DIAGNOSTIC PROCEDURES In patients with known cancer the purpose of diagnostic examinations is to identify and locate brain metastases. In individuals not known to have a malignant disease and in whom neuroimaging suggests brain metastases, the aim is to rule out other brain diseases, and to determine the nature and the location of the primary tumor.

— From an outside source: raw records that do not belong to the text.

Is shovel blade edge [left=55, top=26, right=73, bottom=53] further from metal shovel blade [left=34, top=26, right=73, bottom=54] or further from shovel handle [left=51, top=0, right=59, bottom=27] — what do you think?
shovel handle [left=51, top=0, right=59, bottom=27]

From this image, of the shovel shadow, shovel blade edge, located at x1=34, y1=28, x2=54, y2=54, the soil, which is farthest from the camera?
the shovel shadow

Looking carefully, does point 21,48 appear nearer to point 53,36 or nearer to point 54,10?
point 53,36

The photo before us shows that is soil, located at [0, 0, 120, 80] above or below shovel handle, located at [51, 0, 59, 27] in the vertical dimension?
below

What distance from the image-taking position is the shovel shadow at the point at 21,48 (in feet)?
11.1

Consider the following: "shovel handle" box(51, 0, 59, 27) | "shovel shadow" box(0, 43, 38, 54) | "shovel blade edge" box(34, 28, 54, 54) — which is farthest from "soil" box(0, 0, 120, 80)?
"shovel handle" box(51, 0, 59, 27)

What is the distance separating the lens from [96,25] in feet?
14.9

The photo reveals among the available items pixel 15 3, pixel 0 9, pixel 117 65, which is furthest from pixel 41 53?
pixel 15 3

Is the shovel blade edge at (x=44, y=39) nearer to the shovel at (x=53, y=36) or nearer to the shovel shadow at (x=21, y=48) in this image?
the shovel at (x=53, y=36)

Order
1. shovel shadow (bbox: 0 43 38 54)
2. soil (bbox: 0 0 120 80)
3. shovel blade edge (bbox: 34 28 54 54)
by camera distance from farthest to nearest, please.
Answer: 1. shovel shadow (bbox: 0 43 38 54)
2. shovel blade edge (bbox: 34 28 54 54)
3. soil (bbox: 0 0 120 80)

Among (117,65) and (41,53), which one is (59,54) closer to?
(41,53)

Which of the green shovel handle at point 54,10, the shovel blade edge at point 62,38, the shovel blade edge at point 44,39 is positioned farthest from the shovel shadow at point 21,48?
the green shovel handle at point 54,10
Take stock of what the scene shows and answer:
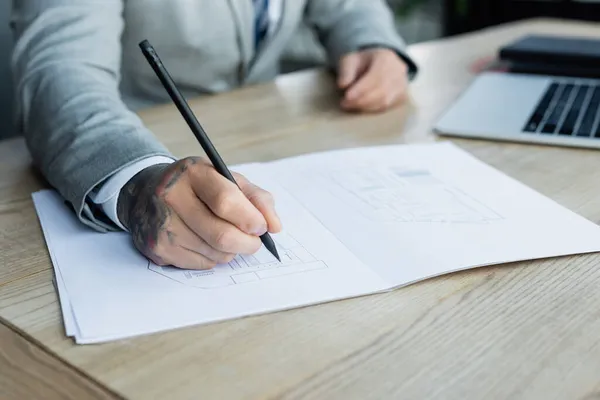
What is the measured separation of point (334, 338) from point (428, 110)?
1.93 ft

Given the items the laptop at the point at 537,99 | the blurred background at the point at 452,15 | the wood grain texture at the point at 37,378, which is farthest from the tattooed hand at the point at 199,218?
the blurred background at the point at 452,15

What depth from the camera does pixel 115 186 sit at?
67cm

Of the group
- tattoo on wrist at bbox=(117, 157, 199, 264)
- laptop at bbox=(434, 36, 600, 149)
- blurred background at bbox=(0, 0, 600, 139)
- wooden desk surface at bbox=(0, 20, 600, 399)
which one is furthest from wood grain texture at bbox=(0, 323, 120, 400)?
blurred background at bbox=(0, 0, 600, 139)

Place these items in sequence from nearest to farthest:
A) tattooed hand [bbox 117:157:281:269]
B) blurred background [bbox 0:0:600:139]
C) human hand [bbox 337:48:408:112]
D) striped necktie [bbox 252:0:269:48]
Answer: tattooed hand [bbox 117:157:281:269]
human hand [bbox 337:48:408:112]
striped necktie [bbox 252:0:269:48]
blurred background [bbox 0:0:600:139]

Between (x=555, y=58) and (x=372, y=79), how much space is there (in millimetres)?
302

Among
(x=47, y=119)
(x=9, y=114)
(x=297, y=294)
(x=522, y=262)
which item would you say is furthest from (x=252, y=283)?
(x=9, y=114)

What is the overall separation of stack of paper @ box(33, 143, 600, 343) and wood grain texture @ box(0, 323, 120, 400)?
28 millimetres

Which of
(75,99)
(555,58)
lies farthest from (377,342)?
(555,58)

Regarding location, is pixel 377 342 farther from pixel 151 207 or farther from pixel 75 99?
pixel 75 99

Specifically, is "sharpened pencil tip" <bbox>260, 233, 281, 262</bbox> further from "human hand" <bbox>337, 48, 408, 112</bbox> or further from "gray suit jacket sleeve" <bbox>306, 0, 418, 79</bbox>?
"gray suit jacket sleeve" <bbox>306, 0, 418, 79</bbox>

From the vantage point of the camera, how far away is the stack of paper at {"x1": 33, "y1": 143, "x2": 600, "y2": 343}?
1.76 ft

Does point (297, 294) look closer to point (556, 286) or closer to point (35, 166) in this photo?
point (556, 286)

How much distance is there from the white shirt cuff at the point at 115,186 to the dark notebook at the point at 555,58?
696mm

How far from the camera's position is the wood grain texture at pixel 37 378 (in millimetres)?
450
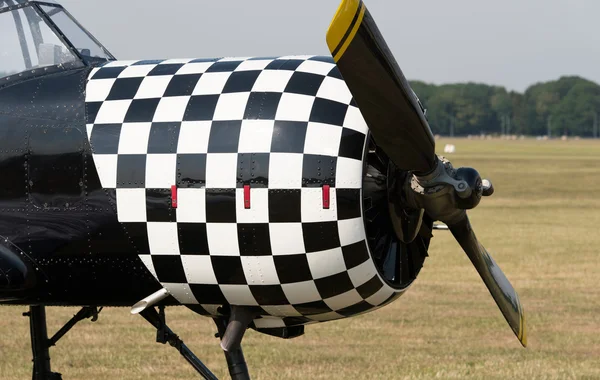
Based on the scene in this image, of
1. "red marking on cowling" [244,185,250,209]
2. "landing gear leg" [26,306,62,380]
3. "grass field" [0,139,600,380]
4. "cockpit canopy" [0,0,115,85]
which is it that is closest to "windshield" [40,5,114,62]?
"cockpit canopy" [0,0,115,85]

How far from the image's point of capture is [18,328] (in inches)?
604

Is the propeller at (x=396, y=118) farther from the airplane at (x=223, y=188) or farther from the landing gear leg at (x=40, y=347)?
the landing gear leg at (x=40, y=347)

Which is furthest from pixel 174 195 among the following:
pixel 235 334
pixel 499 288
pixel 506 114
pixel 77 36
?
pixel 506 114

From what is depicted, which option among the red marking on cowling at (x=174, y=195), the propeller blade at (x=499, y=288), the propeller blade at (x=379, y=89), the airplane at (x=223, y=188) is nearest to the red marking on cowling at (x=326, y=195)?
the airplane at (x=223, y=188)

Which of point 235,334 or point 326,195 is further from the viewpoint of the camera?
point 235,334

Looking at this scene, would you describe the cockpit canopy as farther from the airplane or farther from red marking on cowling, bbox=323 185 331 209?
red marking on cowling, bbox=323 185 331 209

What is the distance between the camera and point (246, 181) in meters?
6.77

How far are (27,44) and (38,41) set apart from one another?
89 mm

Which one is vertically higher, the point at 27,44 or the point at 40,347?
the point at 27,44

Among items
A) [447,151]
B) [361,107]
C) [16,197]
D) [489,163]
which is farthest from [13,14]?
[447,151]

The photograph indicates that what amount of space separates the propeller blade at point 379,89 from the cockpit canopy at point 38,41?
2446mm

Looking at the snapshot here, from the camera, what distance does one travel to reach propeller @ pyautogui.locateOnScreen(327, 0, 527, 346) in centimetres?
584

Patients with known cancer Magnetic resonance imaging (MRI) is the best technique for detecting brain metastases, although there are no pathognomonic MRI features. MRI is superior to computed tomography (CT), even with double-dose delayed contrast, in visualizing small metastases and posterior fossa lesions (Schellinger et al., 1999). MRI has indeed a higher resolution, superior tissue contrast, and no bone artifacts. Furthermore, its versatile and multiplanar capabilities are useful in differential diagnosis and in planning surgery or stereotactic radiosurgery. Standard MRI includes T1WI (T1-weighted imaging) with and without contrast agent, T2WI (T2-weighted imaging), and FLAIR (fluid-attenuated inversion recovery) sequences. Most brain metastases generate low or intermediate intensity signal on T1WI. An increased intensity may correspond to a recent hemorrhage or to melanin deposit. Peritumoral edema appears as an area of decreased intensity. Brain metastases that reach a certain volume are enhanced after injection of paramagnetic contrast agent. Most brain metastases are spherical and sharply delineated. They may show peripheral ring enhancement with a nonenhancing core corresponding to central necrosis (Fig. 77.1). The enhancement is more conspicuous with magnetization transfer suppression (Knauth et al., 1996) and triple contrast dose (Sze et al., 1998), which may reveal very small lesions but also lead to false-positive findings. Conversely, treatment of the primary tumor with antiangiogenic agents may decrease

BRAIN METASTASES contrast enhancement of metastatic brain lesions (Karimi et al., 2009). T2WI and FLAIR sequences usually demonstrate an area of increased intensity encompassing both the tumor and the surrounding edema. The extent of edema is better appreciated on T2WI and FLAIR than on T1WI. Diffusion-weighted MRI (DW-MRI) is especially useful in the differential diagnosis of ring-enhancing cerebral lesions. It shows high-intensity signal in abscesses (restricted diffusion, low signal on apparent coefficient diffusion (ADC) map), compared to low-intensity signal (unrestricted diffusion, high signal on ADC map) in cystic or necrotic tumors (Fig. 77.2). Solid brain metastases can appear as hyperintense lesions (restricted diffusion) depending on their cellularity, in which case DW-MRI is unable to differentiate metastatic lesions from acute or subacute ischemic stroke (Geijer and Holtas, 2002).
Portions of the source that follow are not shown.